Inside, the house was all clean lines and art worth more than my entire existence. Everything smelled faintly of cedar and quiet power.
“Don’t stare,” he whispered, leaning close. “You’ll give yourself away.”
Before I could retort, a man’s voice echoed from the staircase.
“Luther.”
The man who appeared could only be his father — older, refined, with the same piercing green eyes and a presence that commanded attention.
“Good evening, Dad,” Luther said evenly.
“You’re early,” Mr. Ford said, eyes narrowing. “And who’s this?”
“This is Juliana,” Luther replied without hesitation. “My fiancée.”
I tried to smile, but Mr. Ford’s expression barely flickered.
“Fiancée?” he repeated. “And what about Natasha?”
I blinked. Who?
Luther’s jaw tightened. “That’s over.”
“Over?” his father scoffed. “You haven’t called off the engagement yet.”

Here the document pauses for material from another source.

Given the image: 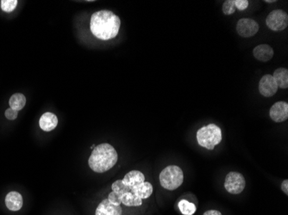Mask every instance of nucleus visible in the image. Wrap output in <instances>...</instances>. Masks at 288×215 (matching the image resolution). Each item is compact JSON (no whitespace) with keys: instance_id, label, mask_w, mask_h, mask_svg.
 <instances>
[{"instance_id":"27","label":"nucleus","mask_w":288,"mask_h":215,"mask_svg":"<svg viewBox=\"0 0 288 215\" xmlns=\"http://www.w3.org/2000/svg\"><path fill=\"white\" fill-rule=\"evenodd\" d=\"M204 215H222V214L217 210H209V211L205 212Z\"/></svg>"},{"instance_id":"1","label":"nucleus","mask_w":288,"mask_h":215,"mask_svg":"<svg viewBox=\"0 0 288 215\" xmlns=\"http://www.w3.org/2000/svg\"><path fill=\"white\" fill-rule=\"evenodd\" d=\"M120 18L112 11H96L91 18L90 30L95 37L102 41L113 39L119 35Z\"/></svg>"},{"instance_id":"24","label":"nucleus","mask_w":288,"mask_h":215,"mask_svg":"<svg viewBox=\"0 0 288 215\" xmlns=\"http://www.w3.org/2000/svg\"><path fill=\"white\" fill-rule=\"evenodd\" d=\"M235 7L239 11H244L249 7L248 0H235Z\"/></svg>"},{"instance_id":"8","label":"nucleus","mask_w":288,"mask_h":215,"mask_svg":"<svg viewBox=\"0 0 288 215\" xmlns=\"http://www.w3.org/2000/svg\"><path fill=\"white\" fill-rule=\"evenodd\" d=\"M278 86L273 76L266 74L263 76L259 82L260 93L263 97H271L277 92Z\"/></svg>"},{"instance_id":"23","label":"nucleus","mask_w":288,"mask_h":215,"mask_svg":"<svg viewBox=\"0 0 288 215\" xmlns=\"http://www.w3.org/2000/svg\"><path fill=\"white\" fill-rule=\"evenodd\" d=\"M122 195L120 194L115 193L112 191V193H110L108 196L109 201L112 202V204L117 205V206H120L122 203Z\"/></svg>"},{"instance_id":"12","label":"nucleus","mask_w":288,"mask_h":215,"mask_svg":"<svg viewBox=\"0 0 288 215\" xmlns=\"http://www.w3.org/2000/svg\"><path fill=\"white\" fill-rule=\"evenodd\" d=\"M253 54L256 60L266 62L274 56V49L267 44H261L254 48Z\"/></svg>"},{"instance_id":"25","label":"nucleus","mask_w":288,"mask_h":215,"mask_svg":"<svg viewBox=\"0 0 288 215\" xmlns=\"http://www.w3.org/2000/svg\"><path fill=\"white\" fill-rule=\"evenodd\" d=\"M4 115H5V117H6L8 120H10V121H14V120H16L17 117H18V111L12 109L11 108H7V109L5 110Z\"/></svg>"},{"instance_id":"21","label":"nucleus","mask_w":288,"mask_h":215,"mask_svg":"<svg viewBox=\"0 0 288 215\" xmlns=\"http://www.w3.org/2000/svg\"><path fill=\"white\" fill-rule=\"evenodd\" d=\"M18 0H1L0 5L4 12H12L18 5Z\"/></svg>"},{"instance_id":"13","label":"nucleus","mask_w":288,"mask_h":215,"mask_svg":"<svg viewBox=\"0 0 288 215\" xmlns=\"http://www.w3.org/2000/svg\"><path fill=\"white\" fill-rule=\"evenodd\" d=\"M23 196L21 194L16 192V191H11L5 197V205L9 210L11 211H18L20 210L23 207Z\"/></svg>"},{"instance_id":"14","label":"nucleus","mask_w":288,"mask_h":215,"mask_svg":"<svg viewBox=\"0 0 288 215\" xmlns=\"http://www.w3.org/2000/svg\"><path fill=\"white\" fill-rule=\"evenodd\" d=\"M122 181L127 187L132 189L133 187L145 182V176L139 171H131L129 173H127Z\"/></svg>"},{"instance_id":"18","label":"nucleus","mask_w":288,"mask_h":215,"mask_svg":"<svg viewBox=\"0 0 288 215\" xmlns=\"http://www.w3.org/2000/svg\"><path fill=\"white\" fill-rule=\"evenodd\" d=\"M122 203L127 207H139L143 204V200L131 192L122 195Z\"/></svg>"},{"instance_id":"20","label":"nucleus","mask_w":288,"mask_h":215,"mask_svg":"<svg viewBox=\"0 0 288 215\" xmlns=\"http://www.w3.org/2000/svg\"><path fill=\"white\" fill-rule=\"evenodd\" d=\"M112 189L113 192L120 194H124L131 192V189L122 183V180H118L112 183Z\"/></svg>"},{"instance_id":"9","label":"nucleus","mask_w":288,"mask_h":215,"mask_svg":"<svg viewBox=\"0 0 288 215\" xmlns=\"http://www.w3.org/2000/svg\"><path fill=\"white\" fill-rule=\"evenodd\" d=\"M270 118L275 122H283L288 118V104L287 102H277L271 107Z\"/></svg>"},{"instance_id":"17","label":"nucleus","mask_w":288,"mask_h":215,"mask_svg":"<svg viewBox=\"0 0 288 215\" xmlns=\"http://www.w3.org/2000/svg\"><path fill=\"white\" fill-rule=\"evenodd\" d=\"M9 104H10V108L17 110V111H20L23 109L26 104V97L24 94L16 93L11 96L9 101Z\"/></svg>"},{"instance_id":"3","label":"nucleus","mask_w":288,"mask_h":215,"mask_svg":"<svg viewBox=\"0 0 288 215\" xmlns=\"http://www.w3.org/2000/svg\"><path fill=\"white\" fill-rule=\"evenodd\" d=\"M222 140V131L215 124L204 126L197 132V141L200 147L213 150Z\"/></svg>"},{"instance_id":"19","label":"nucleus","mask_w":288,"mask_h":215,"mask_svg":"<svg viewBox=\"0 0 288 215\" xmlns=\"http://www.w3.org/2000/svg\"><path fill=\"white\" fill-rule=\"evenodd\" d=\"M179 208L183 215H193L196 212V206L187 200H181L179 202Z\"/></svg>"},{"instance_id":"5","label":"nucleus","mask_w":288,"mask_h":215,"mask_svg":"<svg viewBox=\"0 0 288 215\" xmlns=\"http://www.w3.org/2000/svg\"><path fill=\"white\" fill-rule=\"evenodd\" d=\"M266 24L273 31L284 30L288 25V15L282 10H274L266 17Z\"/></svg>"},{"instance_id":"22","label":"nucleus","mask_w":288,"mask_h":215,"mask_svg":"<svg viewBox=\"0 0 288 215\" xmlns=\"http://www.w3.org/2000/svg\"><path fill=\"white\" fill-rule=\"evenodd\" d=\"M222 10H223V14H233L235 11H236V7H235V0H227V1H225V2L223 3Z\"/></svg>"},{"instance_id":"7","label":"nucleus","mask_w":288,"mask_h":215,"mask_svg":"<svg viewBox=\"0 0 288 215\" xmlns=\"http://www.w3.org/2000/svg\"><path fill=\"white\" fill-rule=\"evenodd\" d=\"M258 30H259V25L253 19L241 18L238 22L237 31H238V35L241 37H244V38L252 37V36H256Z\"/></svg>"},{"instance_id":"4","label":"nucleus","mask_w":288,"mask_h":215,"mask_svg":"<svg viewBox=\"0 0 288 215\" xmlns=\"http://www.w3.org/2000/svg\"><path fill=\"white\" fill-rule=\"evenodd\" d=\"M159 178L161 185L164 189L168 190H176L183 183V172L179 166L170 165L162 170Z\"/></svg>"},{"instance_id":"28","label":"nucleus","mask_w":288,"mask_h":215,"mask_svg":"<svg viewBox=\"0 0 288 215\" xmlns=\"http://www.w3.org/2000/svg\"><path fill=\"white\" fill-rule=\"evenodd\" d=\"M265 2H266V3H273V2H275V0H273V1H269V0H266V1H265Z\"/></svg>"},{"instance_id":"10","label":"nucleus","mask_w":288,"mask_h":215,"mask_svg":"<svg viewBox=\"0 0 288 215\" xmlns=\"http://www.w3.org/2000/svg\"><path fill=\"white\" fill-rule=\"evenodd\" d=\"M122 208L112 204L108 199L101 201L96 209V215H122Z\"/></svg>"},{"instance_id":"16","label":"nucleus","mask_w":288,"mask_h":215,"mask_svg":"<svg viewBox=\"0 0 288 215\" xmlns=\"http://www.w3.org/2000/svg\"><path fill=\"white\" fill-rule=\"evenodd\" d=\"M274 78L275 82L277 84L278 88L287 89L288 88V70L287 68H278L274 72Z\"/></svg>"},{"instance_id":"29","label":"nucleus","mask_w":288,"mask_h":215,"mask_svg":"<svg viewBox=\"0 0 288 215\" xmlns=\"http://www.w3.org/2000/svg\"><path fill=\"white\" fill-rule=\"evenodd\" d=\"M94 147H95V146H94V145H93V146H92V147H91V148H92V149H94Z\"/></svg>"},{"instance_id":"11","label":"nucleus","mask_w":288,"mask_h":215,"mask_svg":"<svg viewBox=\"0 0 288 215\" xmlns=\"http://www.w3.org/2000/svg\"><path fill=\"white\" fill-rule=\"evenodd\" d=\"M40 128L45 132L53 131L58 125V118L54 113L46 112L39 120Z\"/></svg>"},{"instance_id":"2","label":"nucleus","mask_w":288,"mask_h":215,"mask_svg":"<svg viewBox=\"0 0 288 215\" xmlns=\"http://www.w3.org/2000/svg\"><path fill=\"white\" fill-rule=\"evenodd\" d=\"M119 155L112 145L103 143L94 147L91 154L88 165L94 172L104 173L117 164Z\"/></svg>"},{"instance_id":"15","label":"nucleus","mask_w":288,"mask_h":215,"mask_svg":"<svg viewBox=\"0 0 288 215\" xmlns=\"http://www.w3.org/2000/svg\"><path fill=\"white\" fill-rule=\"evenodd\" d=\"M131 193L136 194L137 196L143 199H147L153 193V187L151 183L148 182H144V183L138 184L137 186L133 187L131 189Z\"/></svg>"},{"instance_id":"26","label":"nucleus","mask_w":288,"mask_h":215,"mask_svg":"<svg viewBox=\"0 0 288 215\" xmlns=\"http://www.w3.org/2000/svg\"><path fill=\"white\" fill-rule=\"evenodd\" d=\"M281 190L286 194H288V180H284L281 183Z\"/></svg>"},{"instance_id":"6","label":"nucleus","mask_w":288,"mask_h":215,"mask_svg":"<svg viewBox=\"0 0 288 215\" xmlns=\"http://www.w3.org/2000/svg\"><path fill=\"white\" fill-rule=\"evenodd\" d=\"M245 179L243 176L238 172H230L225 177L224 188L229 193L238 194L241 193L245 188Z\"/></svg>"}]
</instances>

Before Luther could answer, another voice broke through the tension — casual, familiar, and so painfully arrogant that it made my stomach twist.
“Dad, Mom, I’m home!”
The man stepping through the archway had the same confident smirk, the same careless swagger I’d once thought was charming.
I froze.
“Michael?”
He stopped mid-step. His eyes widened, disbelief flashing across his face. “Jules?”
The room fell into stunned silence.
Mr. Ford’s gaze bounced between us. “You two know each other?”

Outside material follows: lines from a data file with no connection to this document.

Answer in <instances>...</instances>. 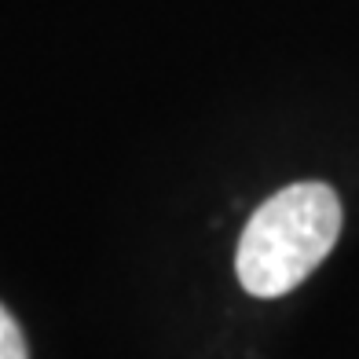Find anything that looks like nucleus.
<instances>
[{
    "mask_svg": "<svg viewBox=\"0 0 359 359\" xmlns=\"http://www.w3.org/2000/svg\"><path fill=\"white\" fill-rule=\"evenodd\" d=\"M0 359H29L26 355V337L19 330V323H15L4 308H0Z\"/></svg>",
    "mask_w": 359,
    "mask_h": 359,
    "instance_id": "2",
    "label": "nucleus"
},
{
    "mask_svg": "<svg viewBox=\"0 0 359 359\" xmlns=\"http://www.w3.org/2000/svg\"><path fill=\"white\" fill-rule=\"evenodd\" d=\"M341 235V202L326 184H290L250 217L235 271L253 297H283L312 275Z\"/></svg>",
    "mask_w": 359,
    "mask_h": 359,
    "instance_id": "1",
    "label": "nucleus"
}]
</instances>
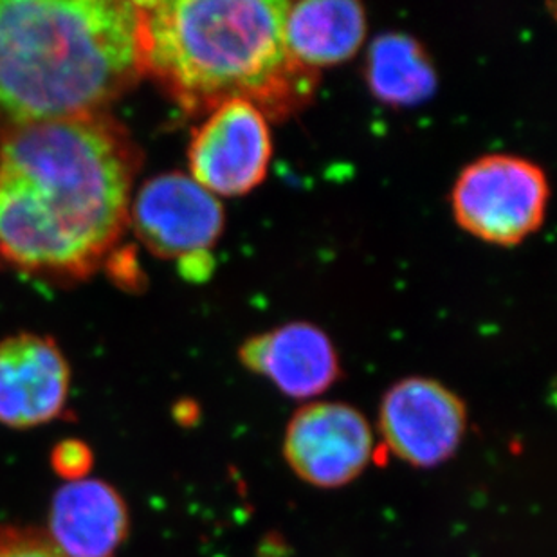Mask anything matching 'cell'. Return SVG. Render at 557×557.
Wrapping results in <instances>:
<instances>
[{"instance_id":"obj_4","label":"cell","mask_w":557,"mask_h":557,"mask_svg":"<svg viewBox=\"0 0 557 557\" xmlns=\"http://www.w3.org/2000/svg\"><path fill=\"white\" fill-rule=\"evenodd\" d=\"M453 216L482 243L512 248L543 226L550 183L540 164L515 153H487L463 166L453 185Z\"/></svg>"},{"instance_id":"obj_14","label":"cell","mask_w":557,"mask_h":557,"mask_svg":"<svg viewBox=\"0 0 557 557\" xmlns=\"http://www.w3.org/2000/svg\"><path fill=\"white\" fill-rule=\"evenodd\" d=\"M0 557H67L40 527H0Z\"/></svg>"},{"instance_id":"obj_1","label":"cell","mask_w":557,"mask_h":557,"mask_svg":"<svg viewBox=\"0 0 557 557\" xmlns=\"http://www.w3.org/2000/svg\"><path fill=\"white\" fill-rule=\"evenodd\" d=\"M2 131L0 263L51 282L96 273L128 227L131 134L107 112Z\"/></svg>"},{"instance_id":"obj_9","label":"cell","mask_w":557,"mask_h":557,"mask_svg":"<svg viewBox=\"0 0 557 557\" xmlns=\"http://www.w3.org/2000/svg\"><path fill=\"white\" fill-rule=\"evenodd\" d=\"M69 388L67 359L51 337L24 332L0 342V424L29 430L53 422Z\"/></svg>"},{"instance_id":"obj_12","label":"cell","mask_w":557,"mask_h":557,"mask_svg":"<svg viewBox=\"0 0 557 557\" xmlns=\"http://www.w3.org/2000/svg\"><path fill=\"white\" fill-rule=\"evenodd\" d=\"M282 32L290 59L320 74L359 53L369 21L356 0H301L285 5Z\"/></svg>"},{"instance_id":"obj_13","label":"cell","mask_w":557,"mask_h":557,"mask_svg":"<svg viewBox=\"0 0 557 557\" xmlns=\"http://www.w3.org/2000/svg\"><path fill=\"white\" fill-rule=\"evenodd\" d=\"M364 78L375 100L389 107H416L430 100L438 76L426 49L408 33L373 38L364 60Z\"/></svg>"},{"instance_id":"obj_3","label":"cell","mask_w":557,"mask_h":557,"mask_svg":"<svg viewBox=\"0 0 557 557\" xmlns=\"http://www.w3.org/2000/svg\"><path fill=\"white\" fill-rule=\"evenodd\" d=\"M145 76L139 2L0 0V125L107 112Z\"/></svg>"},{"instance_id":"obj_15","label":"cell","mask_w":557,"mask_h":557,"mask_svg":"<svg viewBox=\"0 0 557 557\" xmlns=\"http://www.w3.org/2000/svg\"><path fill=\"white\" fill-rule=\"evenodd\" d=\"M92 463H95V455L90 451V447L76 438L59 442L51 451V468L67 482L87 479Z\"/></svg>"},{"instance_id":"obj_7","label":"cell","mask_w":557,"mask_h":557,"mask_svg":"<svg viewBox=\"0 0 557 557\" xmlns=\"http://www.w3.org/2000/svg\"><path fill=\"white\" fill-rule=\"evenodd\" d=\"M282 451L296 479L315 490H342L369 469L375 435L352 405L310 400L287 422Z\"/></svg>"},{"instance_id":"obj_6","label":"cell","mask_w":557,"mask_h":557,"mask_svg":"<svg viewBox=\"0 0 557 557\" xmlns=\"http://www.w3.org/2000/svg\"><path fill=\"white\" fill-rule=\"evenodd\" d=\"M271 120L251 101L230 100L206 112L188 147L189 175L215 197H243L268 177Z\"/></svg>"},{"instance_id":"obj_11","label":"cell","mask_w":557,"mask_h":557,"mask_svg":"<svg viewBox=\"0 0 557 557\" xmlns=\"http://www.w3.org/2000/svg\"><path fill=\"white\" fill-rule=\"evenodd\" d=\"M44 531L67 557H116L131 515L116 487L103 480H74L54 493Z\"/></svg>"},{"instance_id":"obj_5","label":"cell","mask_w":557,"mask_h":557,"mask_svg":"<svg viewBox=\"0 0 557 557\" xmlns=\"http://www.w3.org/2000/svg\"><path fill=\"white\" fill-rule=\"evenodd\" d=\"M128 226L148 251L183 265L211 260L226 226V211L191 175L170 172L143 183L132 197Z\"/></svg>"},{"instance_id":"obj_2","label":"cell","mask_w":557,"mask_h":557,"mask_svg":"<svg viewBox=\"0 0 557 557\" xmlns=\"http://www.w3.org/2000/svg\"><path fill=\"white\" fill-rule=\"evenodd\" d=\"M287 0L139 2L145 76L189 114L246 100L273 120L295 116L314 98L320 74L290 59Z\"/></svg>"},{"instance_id":"obj_8","label":"cell","mask_w":557,"mask_h":557,"mask_svg":"<svg viewBox=\"0 0 557 557\" xmlns=\"http://www.w3.org/2000/svg\"><path fill=\"white\" fill-rule=\"evenodd\" d=\"M379 435L400 462L438 468L451 460L468 433V408L446 384L432 377L400 379L379 405Z\"/></svg>"},{"instance_id":"obj_10","label":"cell","mask_w":557,"mask_h":557,"mask_svg":"<svg viewBox=\"0 0 557 557\" xmlns=\"http://www.w3.org/2000/svg\"><path fill=\"white\" fill-rule=\"evenodd\" d=\"M238 359L290 399L310 403L342 377L336 345L309 321H289L249 337L238 348Z\"/></svg>"}]
</instances>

Michael swallowed hard. “She’s… she’s my ex-girlfriend.”
My throat closed.
Luther’s arm slid around my waist, possessive and deliberate. His voice was calm — too calm.
“Correction,” he said softly. “She’s my fiancée now.”
And that was when it hit me.
This wasn’t just some marriage of convenience.
I wasn’t just some girl plucked from despair.
I was leverage.
Some pawn in a war between two brothers. Whatever the hell the war was.
And Luther Ford, my so-called savior, had known exactly what he was doing all along.